#### Selected text:
-- START --

He’s on the Defensive : Eccles Rebounds After Injury-Filled Year; Now He Leads Cal State Fullerton With His Defense as Well as His Bat
John Eccles is not the type of baseball player who strikes fear in the hearts of pitchers when he steps to the plate. He’s listed at 6-feet and 190 pounds in the Cal State Fullerton media guide, but he must have been standing on his tiptoes when they measured him and had his pockets full of buckshot when he got on the scales.
Add a boyish freckled face--straight out of a peanut butter commercial--and you get the impression a Little Leaguer could throw the ball by Eccles.
Last season, in fact, the Titan catcher was more likely to strike out than strike fear. He was Fullerton’s designated hitter much of the time because of shoulder and hand injuries. Eccles hit .225 and drove in 14 runs in 42 games.
This season, however, the senior cleanup hitter brings a lot of imposing numbers to the plate. He still can’t match Frank Howard in the height and weight department, but his .369 average, 20 doubles, 8 home runs and 45 RBIs are making people take notice.
Titan Coach Augie Garrido is hardly surprised, though.
“John could always hit,” he said. “It’s his defense that’s really improved. The injuries hurt his offense last year and the pressure of just hitting was a factor . . . feeling like you have to produce at the plate.
“But his catching was really suspect. In one year, he’s improved to the point where he is an above-average catcher. Now, it’s his defensive prowess and his handling of the pitchers that make him most valuable to this team.
“I blame myself for a lot of his problems last season. I over-coached him because I failed to identify his personality type. You mention one thing to John and he’ll spend forever working on it. Suggest 25 things and he can’t do that.”
It’s not that he didn’t try. There’s nothing Eccles won’t try if he thinks it’ll make him a better player. He’s almost always the first on the field for practice and the last to leave.
“He’s always doing something to improve his game,” Garrido said.
Eccles, a young man of few words, smiles sheepishly and shrugs. “That’s the way I was brought up,” he said. “It’s easy for me.”
Garrido, of course, knows most players require more motivation. And few ever acquire the never-give-up attitude that Eccles takes for granted.
“We’re playing in the Fresno tournament (Best of the West) and we’re losing, 13-4, in the top of the eighth,” Garrido said. “John’s on first with nobody out and the batter hits a pop foul behind first base. The first baseman plays it nonchalant so John tags and goes to second.
“That’s the sort of play that has earned him the respect of this team. He’s got real credibility with the other players and has become an outstanding team leader because he leads by example. He’s one of the classiest people to ever put on a Fullerton baseball uniform.”

-- END --

#### Excerpted data:
-- START --

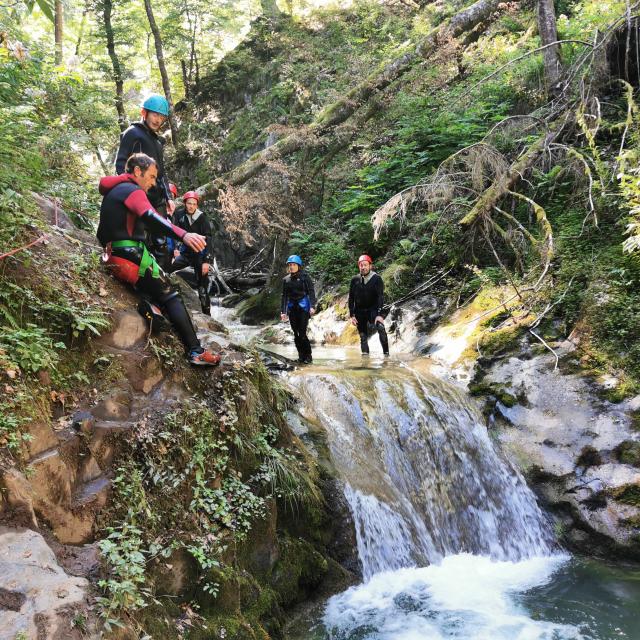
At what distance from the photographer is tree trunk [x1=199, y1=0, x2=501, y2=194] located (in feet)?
40.6

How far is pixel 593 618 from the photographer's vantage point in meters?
4.97

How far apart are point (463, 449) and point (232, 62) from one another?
2166cm

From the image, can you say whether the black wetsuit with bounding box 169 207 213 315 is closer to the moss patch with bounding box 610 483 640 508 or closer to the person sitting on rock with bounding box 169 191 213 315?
the person sitting on rock with bounding box 169 191 213 315

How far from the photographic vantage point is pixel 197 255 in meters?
7.67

-- END --

#### Task requirements:
**a)** Answer these from the article about John Eccles:
(i) What batting average did Eccles have last season?
(ii) How many home runs does he have this season?
(iii) In which tournament was Fullerton losing 13-4 in the top of the eighth?
**b)** Retype the part of the Eccles article starting with "Eccles, a young" and going on through "takes for granted.".

#### Full solutions:
**a)**
(i) .225
(ii) 8
(iii) The Fresno tournament (Best of the West)

**b)**
Eccles, a young man of few words, smiles sheepishly and shrugs. “That’s the way I was brought up,” he said. “It’s easy for me.”
Garrido, of course, knows most players require more motivation. And few ever acquire the never-give-up attitude that Eccles takes for granted.